State officials have scheduled five meetings to gather public comment on KanCare in advance of renewing contracts to administer the state’s privatized Medicaid program.
The contracts currently held by UnitedHealthcare, Amerigroup and Sunflower State Health Plan (a subsidiary of Centene) expire in 2018. Those private insurance companies serve as managed care organizations that operate KanCare.
Susan Mosier, secretary of the Kansas Department of Health and Environment, said her agency wants to hear from the public on what to include in the next contracts.
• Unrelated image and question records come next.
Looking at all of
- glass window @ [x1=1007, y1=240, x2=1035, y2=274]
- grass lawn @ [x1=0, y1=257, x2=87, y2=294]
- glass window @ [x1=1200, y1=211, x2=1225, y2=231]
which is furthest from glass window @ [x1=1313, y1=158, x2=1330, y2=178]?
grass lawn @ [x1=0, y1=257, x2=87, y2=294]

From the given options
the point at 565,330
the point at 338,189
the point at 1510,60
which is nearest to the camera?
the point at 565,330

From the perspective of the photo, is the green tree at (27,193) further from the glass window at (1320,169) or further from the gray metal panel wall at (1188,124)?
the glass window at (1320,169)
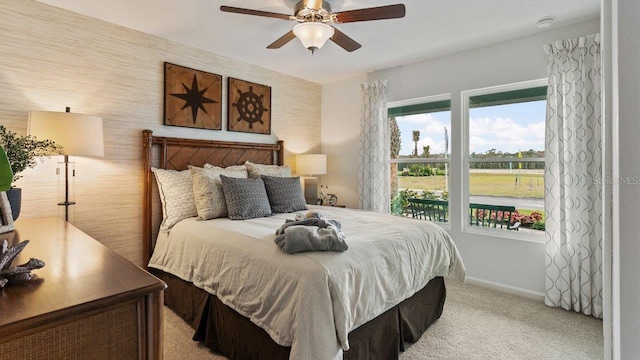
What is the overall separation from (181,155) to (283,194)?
1161mm

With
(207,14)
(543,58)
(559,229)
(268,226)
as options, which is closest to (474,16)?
(543,58)

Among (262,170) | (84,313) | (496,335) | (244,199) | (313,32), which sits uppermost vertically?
(313,32)

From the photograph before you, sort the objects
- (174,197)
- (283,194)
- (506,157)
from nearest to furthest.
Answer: (174,197) < (283,194) < (506,157)

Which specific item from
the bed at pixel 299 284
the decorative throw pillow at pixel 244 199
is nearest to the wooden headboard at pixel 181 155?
the bed at pixel 299 284

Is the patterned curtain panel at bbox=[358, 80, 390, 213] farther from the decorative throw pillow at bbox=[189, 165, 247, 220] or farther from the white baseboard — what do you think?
the decorative throw pillow at bbox=[189, 165, 247, 220]

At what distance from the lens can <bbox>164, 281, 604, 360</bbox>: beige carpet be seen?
2.09 meters

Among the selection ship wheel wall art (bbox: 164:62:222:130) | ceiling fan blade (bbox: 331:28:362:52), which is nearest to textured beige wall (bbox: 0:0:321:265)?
ship wheel wall art (bbox: 164:62:222:130)

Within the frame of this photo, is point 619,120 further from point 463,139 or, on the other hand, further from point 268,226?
point 463,139

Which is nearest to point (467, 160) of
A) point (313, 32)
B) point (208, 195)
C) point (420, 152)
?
point (420, 152)

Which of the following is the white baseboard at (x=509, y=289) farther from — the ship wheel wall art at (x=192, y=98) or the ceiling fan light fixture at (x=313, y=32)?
the ship wheel wall art at (x=192, y=98)

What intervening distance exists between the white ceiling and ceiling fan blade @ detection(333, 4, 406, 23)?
1.17ft

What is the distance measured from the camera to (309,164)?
164 inches

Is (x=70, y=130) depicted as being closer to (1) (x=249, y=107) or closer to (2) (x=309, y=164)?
(1) (x=249, y=107)

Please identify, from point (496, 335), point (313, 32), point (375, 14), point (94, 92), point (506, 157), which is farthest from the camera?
point (506, 157)
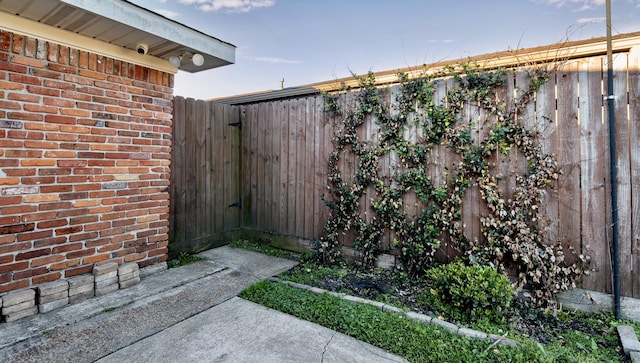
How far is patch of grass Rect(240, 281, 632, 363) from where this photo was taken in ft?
6.28

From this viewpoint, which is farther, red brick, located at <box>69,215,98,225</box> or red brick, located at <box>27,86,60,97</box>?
red brick, located at <box>69,215,98,225</box>

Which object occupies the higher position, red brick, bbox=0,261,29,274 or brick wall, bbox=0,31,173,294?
brick wall, bbox=0,31,173,294

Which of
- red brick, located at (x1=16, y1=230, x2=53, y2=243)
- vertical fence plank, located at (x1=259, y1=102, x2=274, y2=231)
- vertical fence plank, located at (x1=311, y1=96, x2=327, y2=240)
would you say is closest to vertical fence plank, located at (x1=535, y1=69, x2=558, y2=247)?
vertical fence plank, located at (x1=311, y1=96, x2=327, y2=240)

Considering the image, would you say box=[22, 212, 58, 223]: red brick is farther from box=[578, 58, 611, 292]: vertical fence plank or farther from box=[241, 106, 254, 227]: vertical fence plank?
box=[578, 58, 611, 292]: vertical fence plank

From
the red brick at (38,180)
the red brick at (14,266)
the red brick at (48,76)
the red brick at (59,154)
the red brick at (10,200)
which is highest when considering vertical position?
the red brick at (48,76)

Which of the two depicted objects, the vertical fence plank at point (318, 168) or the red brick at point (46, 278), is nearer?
the red brick at point (46, 278)

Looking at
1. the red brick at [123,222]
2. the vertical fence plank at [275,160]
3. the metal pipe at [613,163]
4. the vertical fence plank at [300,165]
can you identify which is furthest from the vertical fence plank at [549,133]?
the red brick at [123,222]

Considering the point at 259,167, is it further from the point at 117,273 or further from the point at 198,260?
the point at 117,273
“As we move toward renewal of KanCare in 2018, it is important for us to continue to meet with the people directly impacted,” Mosier said in a statement released Tuesday. “We want to listen to what they have to say and the ideas that they have to move KanCare forward. These public sessions are part of our efforts to make KanCare even better and more effective for beneficiaries and their families.”
Public meetings with officials from KDHE and the Kansas Department for Aging and Disability Services are set for 1 p.m. and 5:30 p.m. on:
- May 24 at the Ramada Hotel and Convention Center in downtown Topeka.
- May 25 at the Marriott Wichita and the Jack Reardon Civic Center and Hilton Garden Inn in Kansas City, Kan.
- May 26 at the Rose Garden in Hays and Pittsburg State University.
According to a news release, the administration will incorporate the public comments into an application for the renewal of KanCare that will be submitted in October to the federal Centers for Medicare and Medicaid Services.
Medicaid is administered by the states but partially funded with federal dollars and is subject to federal oversight.
State officials intend to vet applications to administer the new KanCare contracts — worth about $1 billion each — from November 2016 to May 2017 and launch the renewed version of KanCare in January 2018.
Gov. Sam Brownback moved to privatize all of Kansas Medicaid under KanCare after he took office in 2011, saying that managed care would improve health outcomes and save the state $1 billion over five years.
The administration and the managed care organizations have pointed to metrics like decreased emergency room visits and better management of chronic conditions like diabetes as evidence the program has been a success.
Some of the money saved has, in past years, allowed the administration to provide home and community-based support services for Kansans with disabilities who were on waiting lists.
Critics have pointed to persistent problems with hospital billing, heavy financial losses for the managed care organizations early on that are now beginning to level off and anecdotes about service reductions for Kansans with disabilities as evidence the system is flawed.
Case managers for Kansans with disabilities also have expressed frustration with the thousands of dollars the managed care organizations have spent lobbying legislators and contributing to their re-election campaigns.